→ What is being asked
Copy the lines below word for word, beginning at the line that has "Which of the" and stopping after the last line. Leave the pictures out of your answer.

※ ※ ※

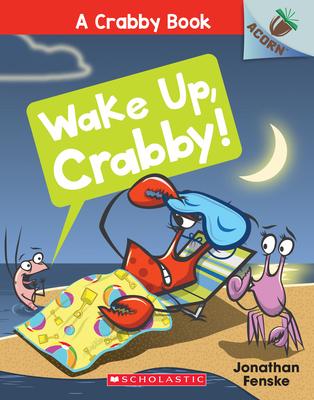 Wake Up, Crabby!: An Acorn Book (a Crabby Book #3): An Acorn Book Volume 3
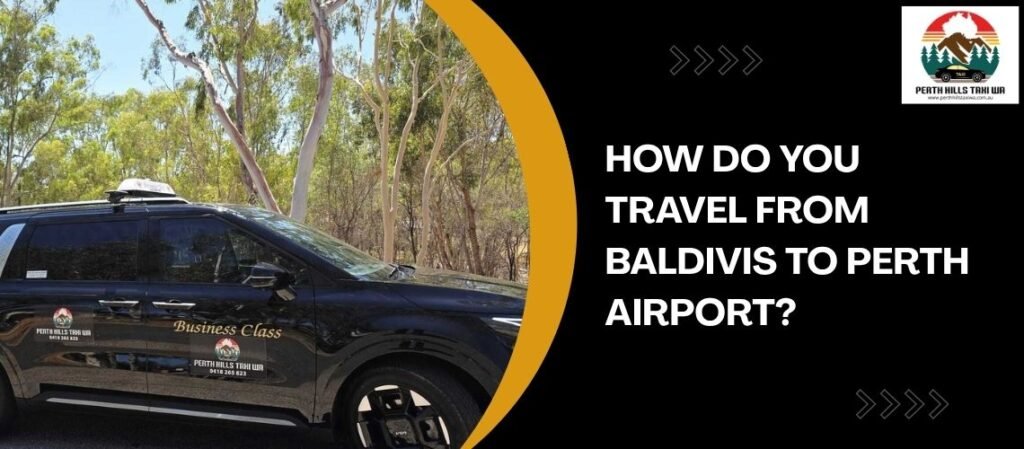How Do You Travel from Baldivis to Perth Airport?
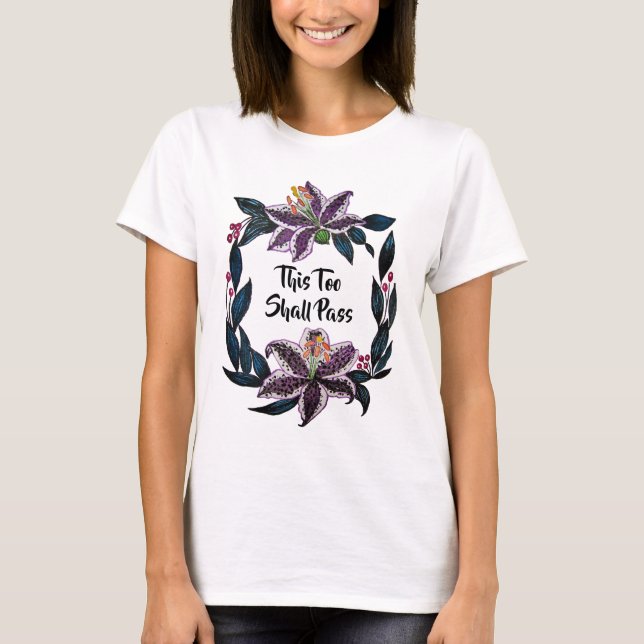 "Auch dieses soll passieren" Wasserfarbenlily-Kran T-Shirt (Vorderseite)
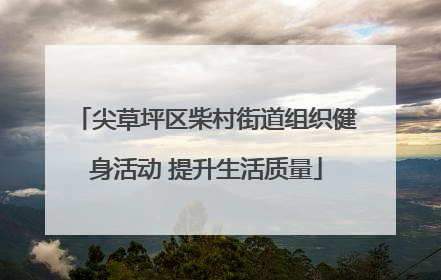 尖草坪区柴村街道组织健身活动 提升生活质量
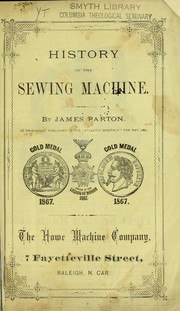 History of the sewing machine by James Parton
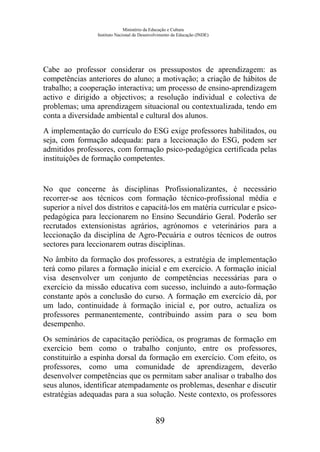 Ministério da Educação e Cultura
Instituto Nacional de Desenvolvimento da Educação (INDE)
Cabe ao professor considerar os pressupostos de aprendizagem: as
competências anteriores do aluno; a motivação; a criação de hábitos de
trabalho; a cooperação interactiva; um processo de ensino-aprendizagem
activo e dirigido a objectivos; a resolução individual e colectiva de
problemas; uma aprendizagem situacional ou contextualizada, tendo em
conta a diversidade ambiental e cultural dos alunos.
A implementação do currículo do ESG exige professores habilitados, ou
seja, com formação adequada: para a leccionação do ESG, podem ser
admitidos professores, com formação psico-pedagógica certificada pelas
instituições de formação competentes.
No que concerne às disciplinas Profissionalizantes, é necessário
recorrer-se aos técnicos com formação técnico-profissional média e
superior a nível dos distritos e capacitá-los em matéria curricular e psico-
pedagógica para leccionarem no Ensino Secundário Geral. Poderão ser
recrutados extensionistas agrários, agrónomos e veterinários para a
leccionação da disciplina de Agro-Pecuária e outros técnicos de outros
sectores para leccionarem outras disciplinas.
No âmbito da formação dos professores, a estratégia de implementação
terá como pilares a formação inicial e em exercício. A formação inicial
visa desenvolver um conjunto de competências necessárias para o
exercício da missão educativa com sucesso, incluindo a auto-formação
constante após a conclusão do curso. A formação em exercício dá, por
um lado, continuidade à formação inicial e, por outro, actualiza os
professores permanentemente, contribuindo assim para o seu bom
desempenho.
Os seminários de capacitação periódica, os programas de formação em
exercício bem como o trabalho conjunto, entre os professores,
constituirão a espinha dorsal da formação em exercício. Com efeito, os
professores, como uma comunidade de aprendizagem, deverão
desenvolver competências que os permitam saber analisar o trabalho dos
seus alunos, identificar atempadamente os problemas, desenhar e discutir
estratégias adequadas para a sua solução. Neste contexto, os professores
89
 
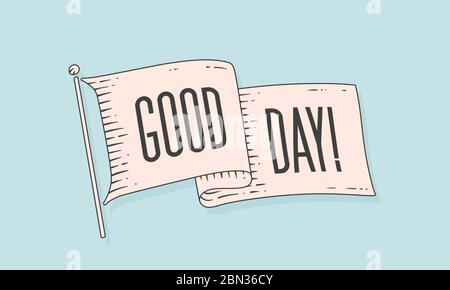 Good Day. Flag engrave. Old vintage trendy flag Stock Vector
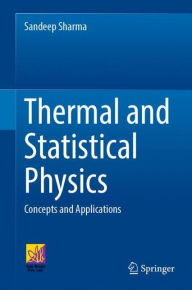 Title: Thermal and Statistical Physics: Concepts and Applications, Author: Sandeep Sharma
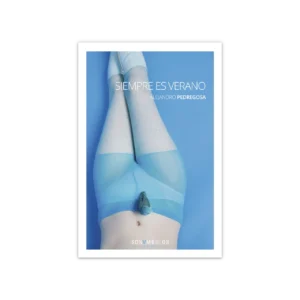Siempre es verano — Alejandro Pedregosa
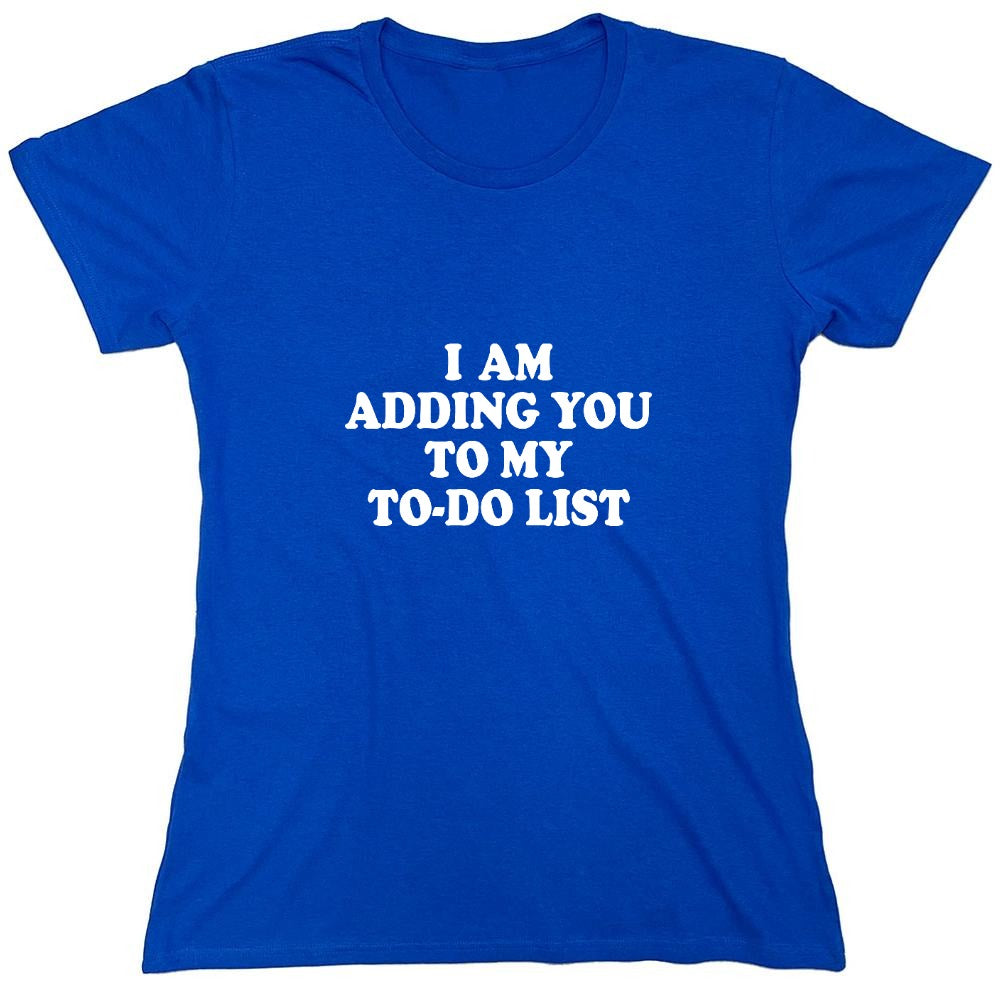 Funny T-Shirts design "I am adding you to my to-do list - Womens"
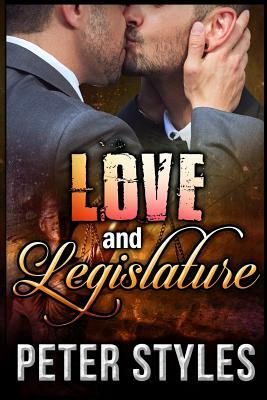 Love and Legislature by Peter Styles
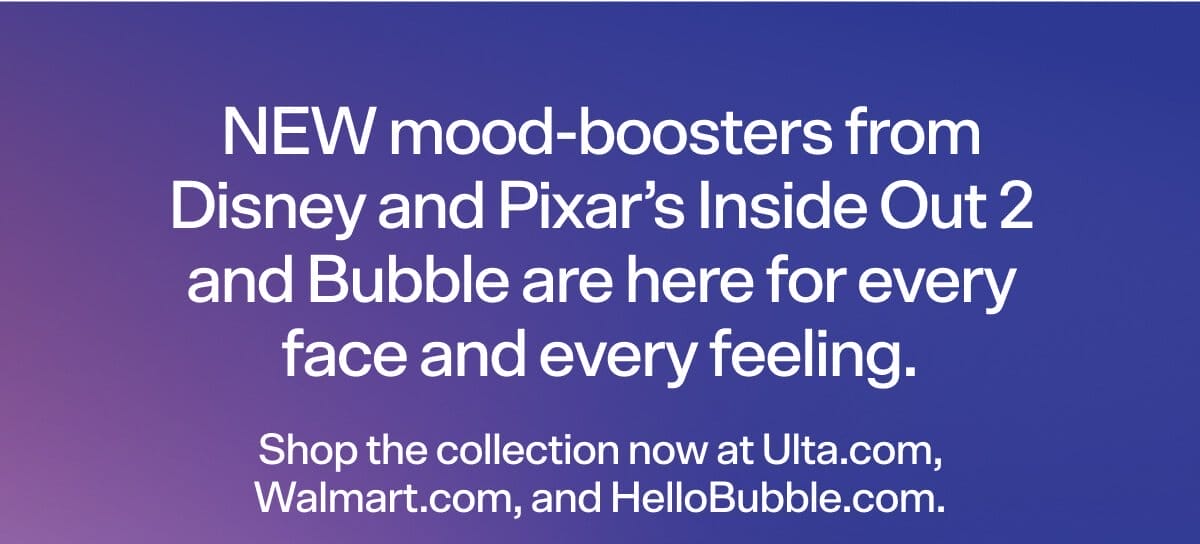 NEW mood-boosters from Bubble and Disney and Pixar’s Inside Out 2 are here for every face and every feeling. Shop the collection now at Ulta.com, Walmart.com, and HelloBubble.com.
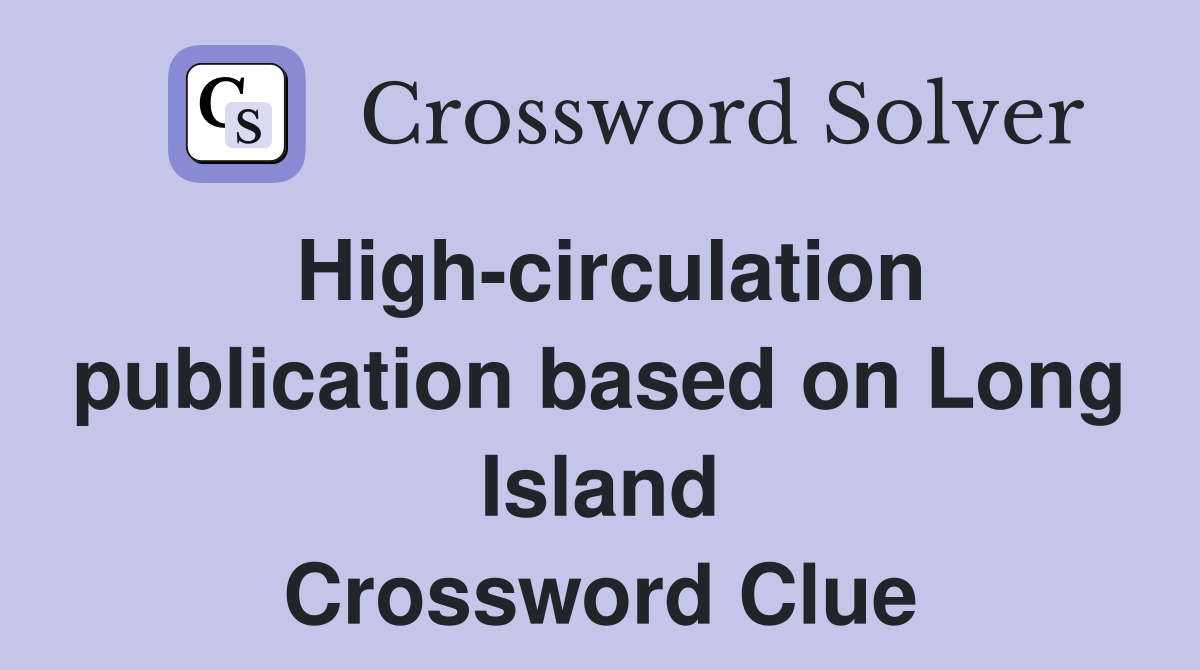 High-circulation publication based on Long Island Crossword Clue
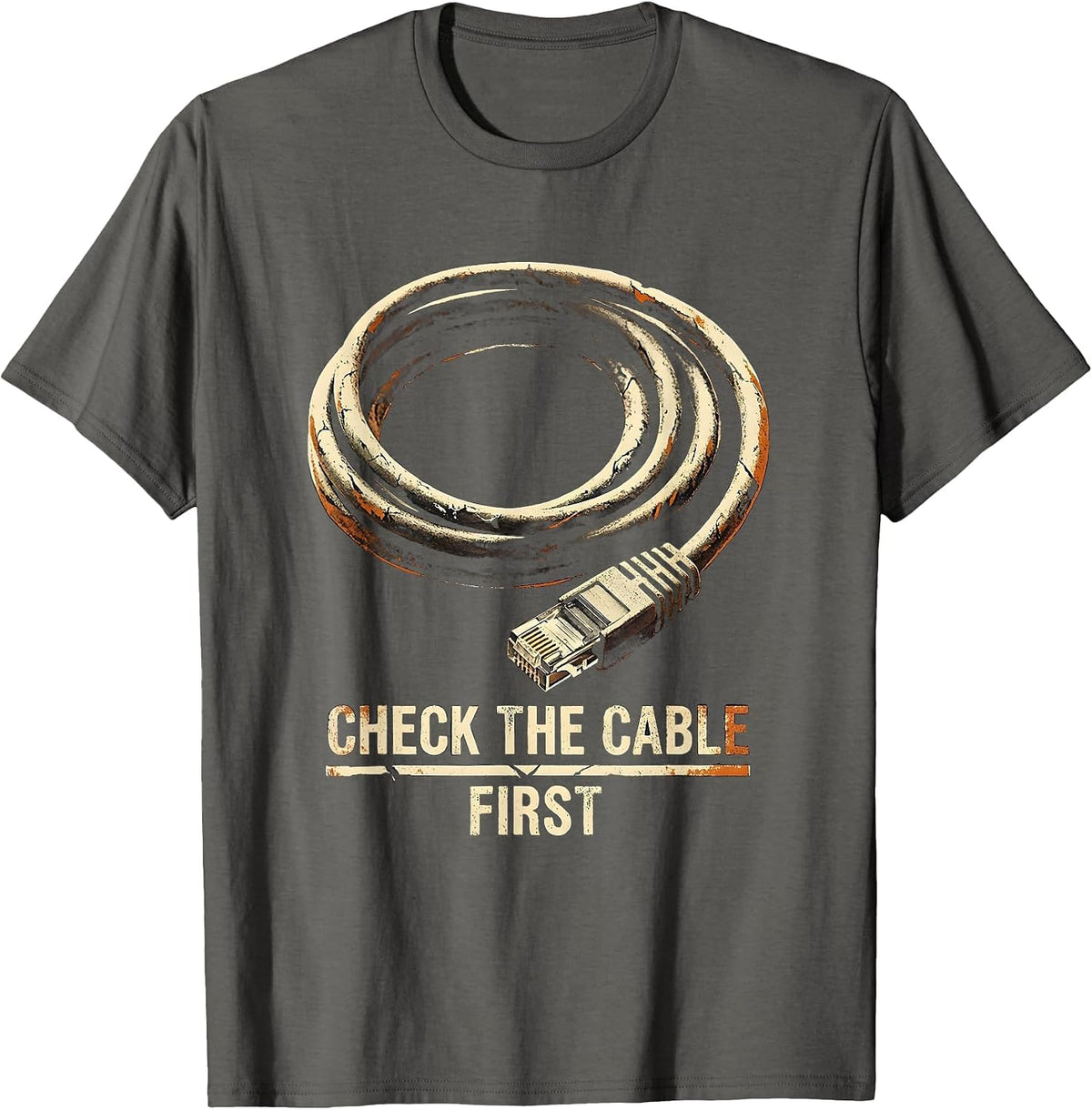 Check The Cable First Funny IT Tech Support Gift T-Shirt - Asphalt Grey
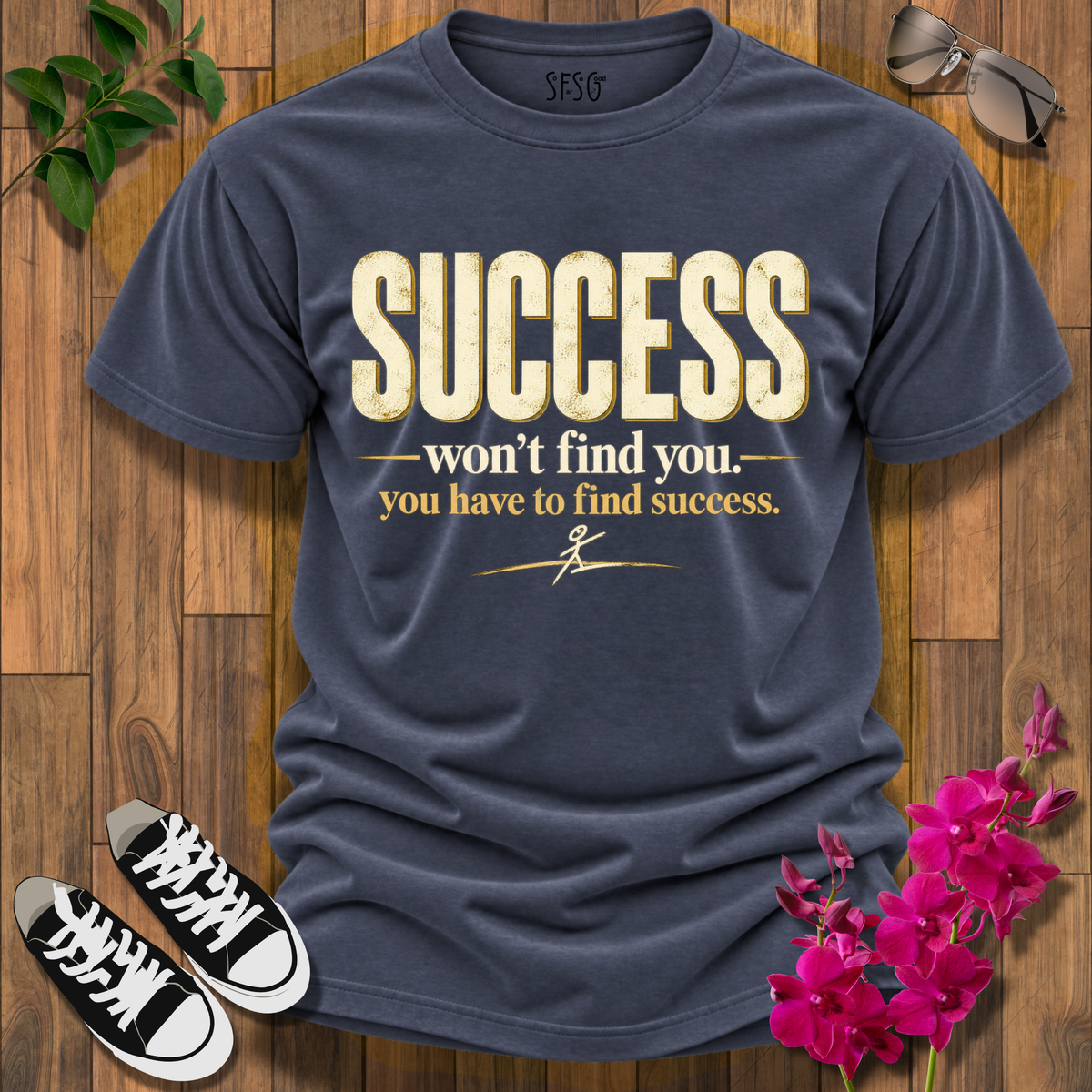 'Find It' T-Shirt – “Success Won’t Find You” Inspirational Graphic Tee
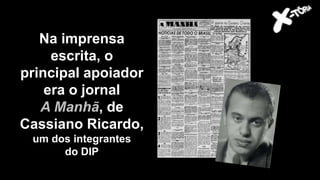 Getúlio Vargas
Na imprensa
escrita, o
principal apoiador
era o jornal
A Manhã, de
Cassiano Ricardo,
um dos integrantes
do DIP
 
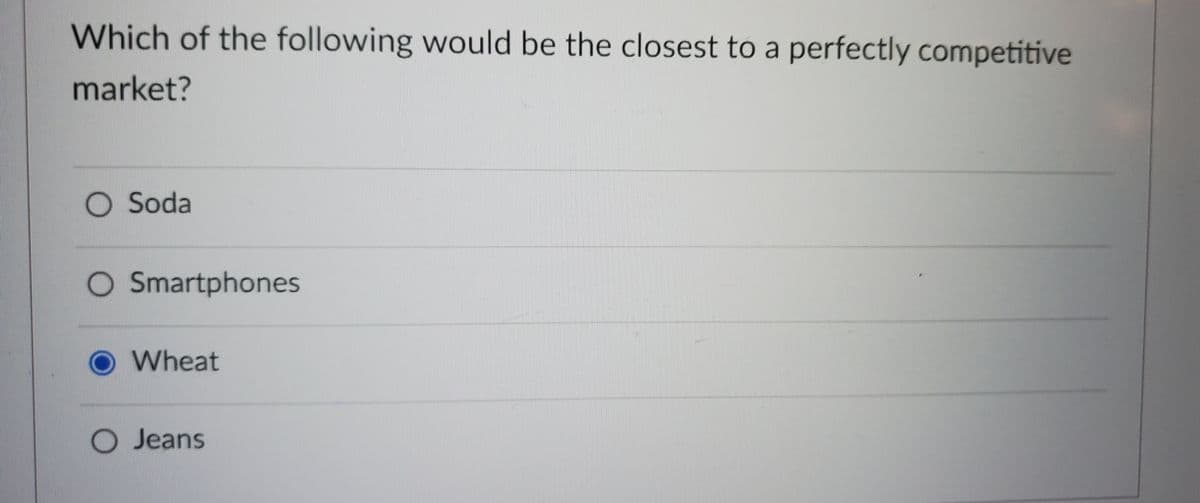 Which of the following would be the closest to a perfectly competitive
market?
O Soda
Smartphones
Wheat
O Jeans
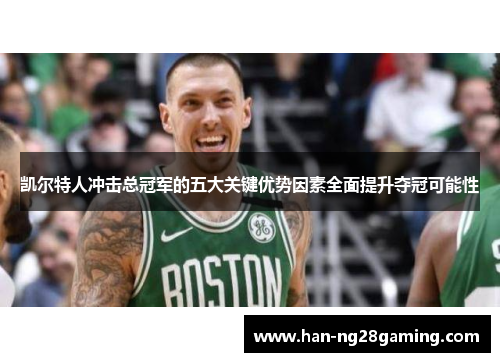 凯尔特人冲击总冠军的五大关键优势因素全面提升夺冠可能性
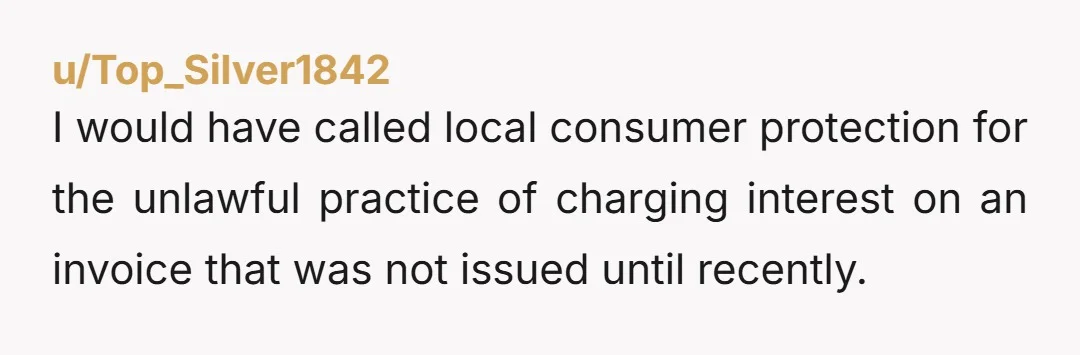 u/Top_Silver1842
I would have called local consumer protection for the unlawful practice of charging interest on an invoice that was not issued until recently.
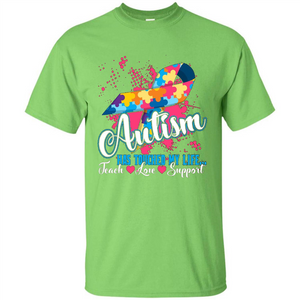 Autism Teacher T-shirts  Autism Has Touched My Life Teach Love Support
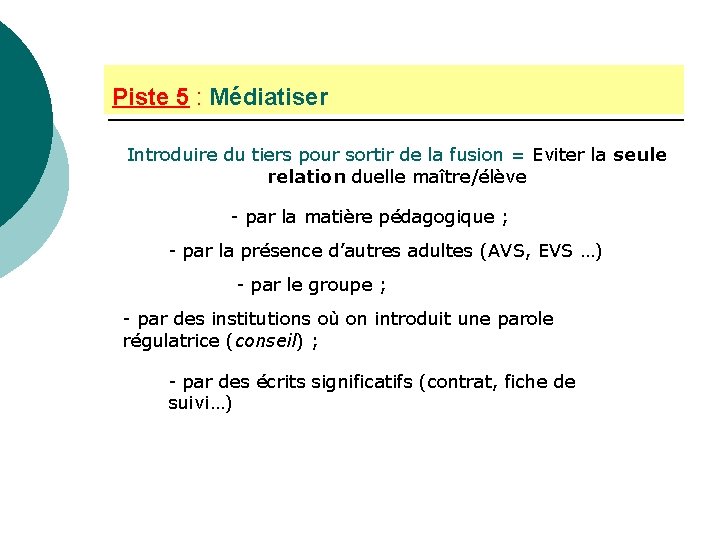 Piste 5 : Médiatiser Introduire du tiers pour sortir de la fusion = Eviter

※ ※ ※

→ Result of this exercise
 Which of the following would be the closest to a perfectly competitive
market?
O Soda
Smartphones
Wheat
O Jeans
 凯尔特人冲击总冠军的五大关键优势因素全面提升夺冠可能性
 u/Top_Silver1842
I would have called local consumer protection for the unlawful practice of charging interest on an invoice that was not issued until recently.
 Autism Teacher T-shirts  Autism Has Touched My Life Teach Love Support
 Piste 5 : Médiatiser Introduire du tiers pour sortir de la fusion = Eviter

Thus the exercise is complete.